С «саблей», на которую так уповал Сийес, история оказалась аналогичной той, какая произошла с хитрецом Баррасом. Правда, на сей раз в колоде находились совсем другие карты, точнее – генералы. Таких на примете у осторожного вельможи было трое – Жан-Батист Журдан, Жильбер де Лафайет и Бартелеми Жубер. Где-то рядом витал активный Бернадот. Но последний, впрочем, как и Журдан, больше тяготел к правым. Дай таким волю, размышлял Сийес, от Республики не оставят камня на камне, да еще незамедлительно потребуют сформировать какое-нибудь «правительство якобинских генералов». И какая, интересно, роль будет отведена ему, Сийесу, в подобном шутовском «правительстве»?

Лафайет пользовался заслуженным авторитетом как на родине, так и за океаном. Этот, знали все, терпеливо ждал своего часа, ничуть не сомневаясь, что таковой обязательно наступит. И если согласится принять власть, то исключительно в качестве «главного спасителя Отечества». Что тогда при Лафайете будет делать Сийес? Получается, этот «американский герой» серьезный конкурент. А это опасно.

Жубер. Разве что он. Надежен, разумен, чрезвычайно храбр. А еще – решителен и талантлив. Такой не остановится ни перед чем. Каждый знал, что Жубер пошел воевать, будучи студентом факультета права в Дижоне. Так в двадцать два он оказался рядовым. А через несколько лет уже примерял генеральские эполеты. Итальянская кампания сделала Жубера героем. Но подлинная слава пришла к нему после сражения при Риволи (январь 1797 г.), где его дивизии удерживали правый фланг войск, а после, пройдя через Альпы, двинулись к Вене.

После того как Жубер блестяще справился с должностью командующего Итальянской армией, ему была доверена честь возглавить Парижский гарнизон. А это уже высоко и престижно. Понимал перспективность положения последнего и Сийес.

«Фуше, которому нельзя отказать в гении интриги, – писал Р.Пеэр, – предложил ему Жубера. “Ибо пора, – сказал он, – чтобы эта демократия, лишенная всяких правил и не имеющая определенной цели, уступила бы свое место республиканской аристократии, управлению ученых, которое единственно могло бы утвердиться, упрочиться”…»

Предварительные переговоры обнадеживали.

– Мне, если захотеть, достаточно и двадцати гренадер, чтобы со всем покончить! – гаркнул как-то Жубер, грозно сверкнув глазами.

Решено, ставка на генерала Жубера. Молодого, дерзкого и… предсказуемого.

Задание A: Назовите всех генералов, которых, по тексту о Сийесе, тот держал на примете.
Текст и строки взяты из разных источников.

Предоставленные строки:

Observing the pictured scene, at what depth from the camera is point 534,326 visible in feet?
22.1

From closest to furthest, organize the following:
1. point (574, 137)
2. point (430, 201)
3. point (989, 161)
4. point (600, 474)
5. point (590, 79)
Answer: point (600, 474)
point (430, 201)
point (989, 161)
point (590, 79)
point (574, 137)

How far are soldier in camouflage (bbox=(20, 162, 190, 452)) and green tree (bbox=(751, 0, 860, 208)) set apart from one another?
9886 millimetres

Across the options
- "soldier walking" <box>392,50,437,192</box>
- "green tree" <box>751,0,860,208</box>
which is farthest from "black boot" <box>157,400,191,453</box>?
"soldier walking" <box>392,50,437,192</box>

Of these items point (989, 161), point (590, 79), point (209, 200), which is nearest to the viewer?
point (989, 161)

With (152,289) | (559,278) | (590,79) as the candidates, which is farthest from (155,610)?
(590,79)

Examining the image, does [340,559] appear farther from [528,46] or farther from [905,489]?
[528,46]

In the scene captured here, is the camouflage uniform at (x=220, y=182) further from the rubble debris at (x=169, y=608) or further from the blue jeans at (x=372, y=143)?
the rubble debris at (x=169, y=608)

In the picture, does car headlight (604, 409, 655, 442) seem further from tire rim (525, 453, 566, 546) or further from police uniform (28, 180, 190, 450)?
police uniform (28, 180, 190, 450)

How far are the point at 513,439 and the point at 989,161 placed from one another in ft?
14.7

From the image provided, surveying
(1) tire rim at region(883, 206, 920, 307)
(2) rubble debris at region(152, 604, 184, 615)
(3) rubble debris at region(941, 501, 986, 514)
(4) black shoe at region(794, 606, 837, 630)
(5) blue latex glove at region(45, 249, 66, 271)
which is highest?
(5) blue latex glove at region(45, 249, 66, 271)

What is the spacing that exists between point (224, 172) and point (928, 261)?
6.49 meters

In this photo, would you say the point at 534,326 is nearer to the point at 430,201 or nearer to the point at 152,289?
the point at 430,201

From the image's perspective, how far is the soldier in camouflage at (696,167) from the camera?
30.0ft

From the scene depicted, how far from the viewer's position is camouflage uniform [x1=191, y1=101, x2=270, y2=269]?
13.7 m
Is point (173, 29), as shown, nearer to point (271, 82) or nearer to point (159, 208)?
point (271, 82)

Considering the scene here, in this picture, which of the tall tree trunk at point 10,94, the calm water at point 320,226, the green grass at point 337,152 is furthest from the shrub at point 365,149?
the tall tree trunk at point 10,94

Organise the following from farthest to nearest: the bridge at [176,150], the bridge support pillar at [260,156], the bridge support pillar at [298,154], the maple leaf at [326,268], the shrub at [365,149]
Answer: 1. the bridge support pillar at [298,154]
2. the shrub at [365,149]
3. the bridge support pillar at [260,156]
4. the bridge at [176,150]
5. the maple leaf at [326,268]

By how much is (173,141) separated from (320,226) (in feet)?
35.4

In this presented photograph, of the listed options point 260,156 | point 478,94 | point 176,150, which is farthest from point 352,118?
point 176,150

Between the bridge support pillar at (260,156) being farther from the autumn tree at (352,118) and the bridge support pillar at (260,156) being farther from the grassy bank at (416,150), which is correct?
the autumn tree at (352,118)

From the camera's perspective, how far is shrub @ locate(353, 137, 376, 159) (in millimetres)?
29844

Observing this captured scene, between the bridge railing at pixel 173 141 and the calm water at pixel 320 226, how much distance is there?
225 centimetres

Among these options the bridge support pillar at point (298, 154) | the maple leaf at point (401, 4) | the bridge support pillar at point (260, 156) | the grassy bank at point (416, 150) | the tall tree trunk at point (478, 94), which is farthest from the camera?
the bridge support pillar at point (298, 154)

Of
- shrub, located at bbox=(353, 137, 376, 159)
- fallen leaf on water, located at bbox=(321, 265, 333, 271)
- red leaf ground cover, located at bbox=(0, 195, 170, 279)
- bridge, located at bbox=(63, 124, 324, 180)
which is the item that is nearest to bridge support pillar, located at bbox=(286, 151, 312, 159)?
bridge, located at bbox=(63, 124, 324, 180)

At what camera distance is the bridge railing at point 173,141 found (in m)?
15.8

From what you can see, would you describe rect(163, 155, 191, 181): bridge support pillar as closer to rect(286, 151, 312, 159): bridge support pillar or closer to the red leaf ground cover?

Задание B: Выберите и перепишите каждую строку, где есть слово «scene». Регистр букв учитывается.

Ответ A: Жан-Батист Журдан, Жильбер де Лафайет и Бартелеми Жубер.

Ответ B:
Observing the pictured scene, at what depth from the camera is point 534,326 visible in feet?
In the scene captured here, is the camouflage uniform at (x=220, y=182) further from the rubble debris at (x=169, y=608) or further from the blue jeans at (x=372, y=143)?
From the scene depicted, how far from the viewer's position is camouflage uniform [x1=191, y1=101, x2=270, y2=269]?
Considering the scene here, in this picture, which of the tall tree trunk at point 10,94, the calm water at point 320,226, the green grass at point 337,152 is furthest from the shrub at point 365,149?
Observing this captured scene, between the bridge railing at pixel 173 141 and the calm water at pixel 320 226, how much distance is there?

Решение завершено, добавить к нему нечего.